• _Exercise text_:
*****

# Poly Cutting edge for Skid Steer Bucket



## sgman (Oct 30, 2008)

Anybody know where to buy one, and is the expense worth the time they last? Any help would be appreciated.


----------



## mercer_me (Sep 13, 2008)

I have never heard of a poly cutting edge for a bucket. I would just stick with a steal cuuting edge if I was you.


----------



## blowerman (Dec 24, 2007)

Why the need for a ploy cutting edge? I have a project that is making me use them this year, at their expense... They didn't want scratching.


----------



## plowtime1 (Nov 1, 2007)

If you are clearing snow off bricks or pavers, you may want to consider it. JMO


----------



## sgman (Oct 30, 2008)

mercer_me;620231 said:


> I have never heard of a poly cutting edge for a bucket. I would just stick with a steal cuuting edge if I was you.

*****

• _Dataset extract_:
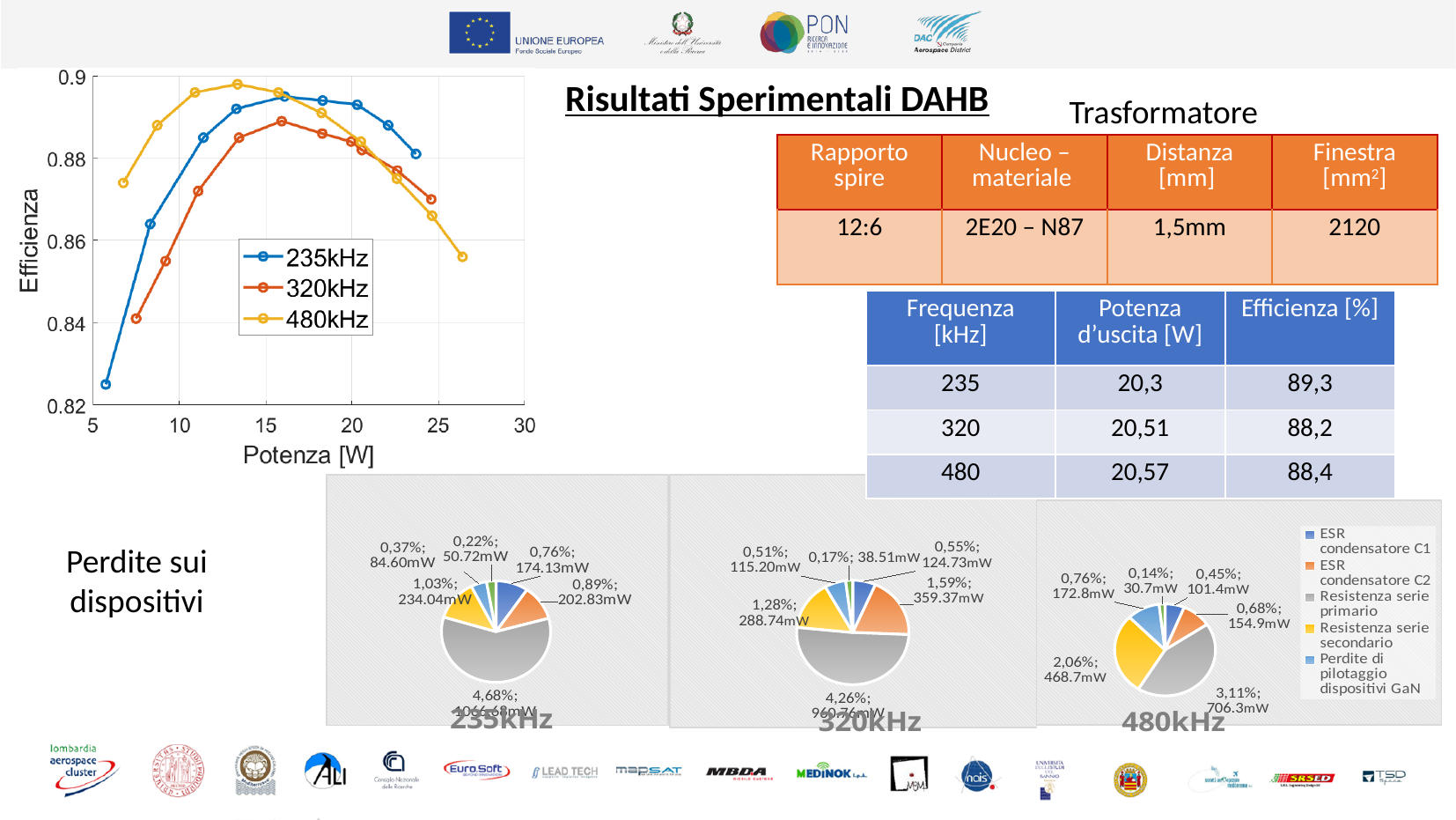
In the Efficienza vs Potenza [W] line chart, is the efficiency of the 235kHz series at its lowest-power point (around 5.5 W) greater or less than 0.84? less In the Efficienza vs Potenza [W] line chart, is the peak efficiency of the 480kHz series greater or less than 0.88? greater What kind of chart is the Efficienza vs Potenza [W] chart at the top left of the slide? line chart In the 320kHz pie chart, what is the value of the smallest slice? 0,17%; 38.51mW In the Efficienza vs Potenza [W] line chart, which series is shown in blue? 235kHz In the 480kHz pie chart, which is larger: the slice labelled 2,06%; 468.7mW or the slice labelled 0,68%; 154.9mW? 2,06%; 468.7mW In the 480kHz pie chart, what is the value of the smallest slice? 0,14%; 30.7mW In the Efficienza vs Potenza [W] line chart, does the 480kHz series rise or fall as power increases from 20 W to 26 W? fall In the Efficienza vs Potenza [W] line chart, which series reaches the highest efficiency value? 480kHz In the 235kHz pie chart, what is the value of the largest slice? 4,68%; 1066.68mW In the 320kHz pie chart, what is the value of the largest slice? 4,26%; 960.76mW How many series does the legend of the Efficienza vs Potenza [W] line chart list? 3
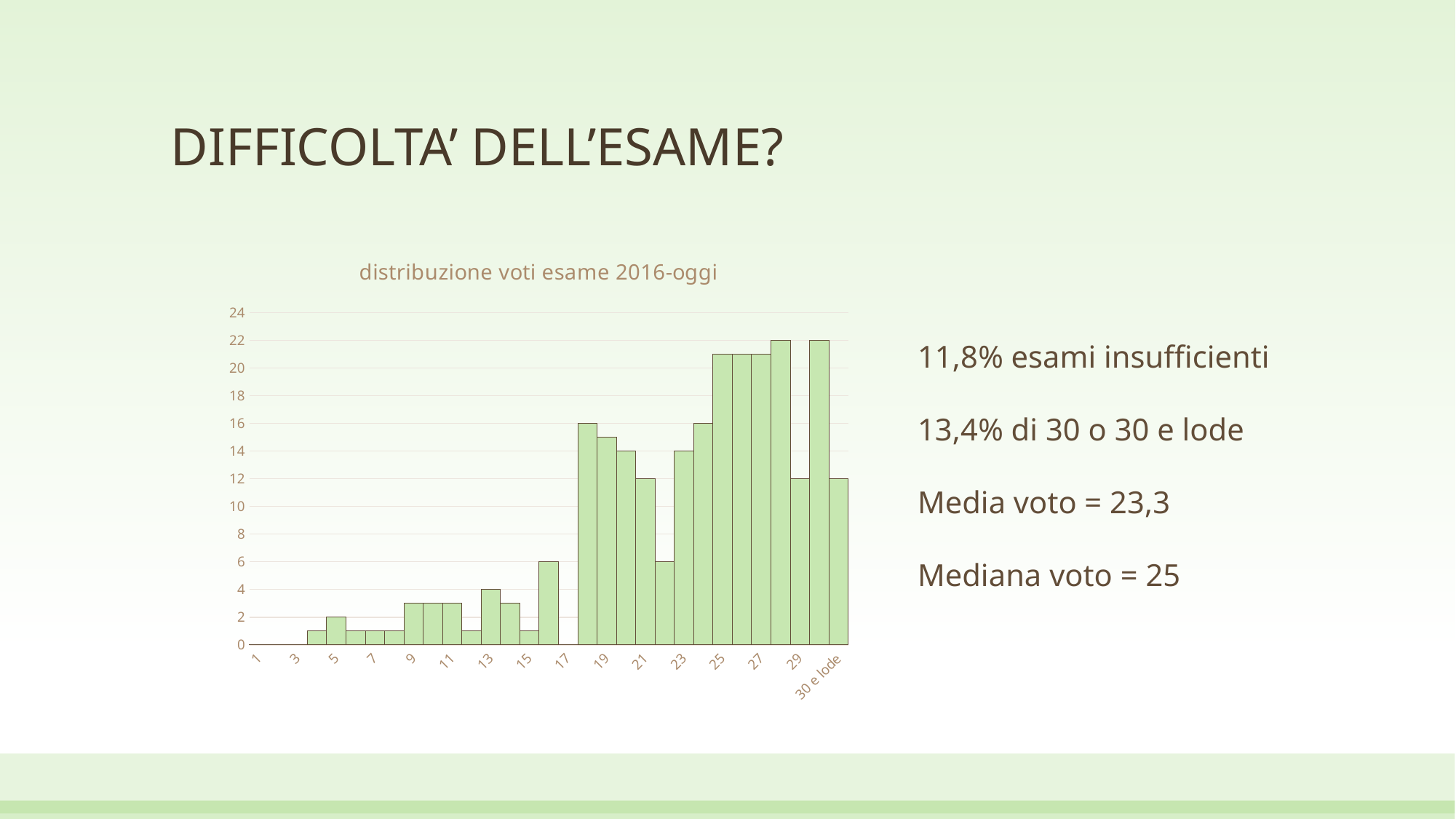
Is the value for grade 13 greater or less than 6? less What is the highest value reached by any bar in the chart? 22 What kind of chart is shown on the slide? bar chart What is the value for the category "30 e lode"? 12 What is the title of the chart? distribuzione voti esame 2016-oggi What is the value for grade 30? 22 What is the value for grade 22? 6 What is the difference between the value for grade 30 and the value for "30 e lode"? 10 Which has the larger value, grade 24 or grade 22? 24 Is the value for grade 25 greater or less than 20? greater What is the value for grade 18? 16 What is the value for grade 17? 0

*****

• _Problem_: Rewrite the forum thread about poly cutting edges for skid steer buckets between "## mercer_me (Sep" and "(Dec 24, 2007)", inclusive, putting "seen" wherever "heard of" appears.

• _Result for this task_:
## mercer_me (Sep 13, 2008)

I have never seen a poly cutting edge for a bucket. I would just stick with a steal cuuting edge if I was you.


----------



## blowerman (Dec 24, 2007)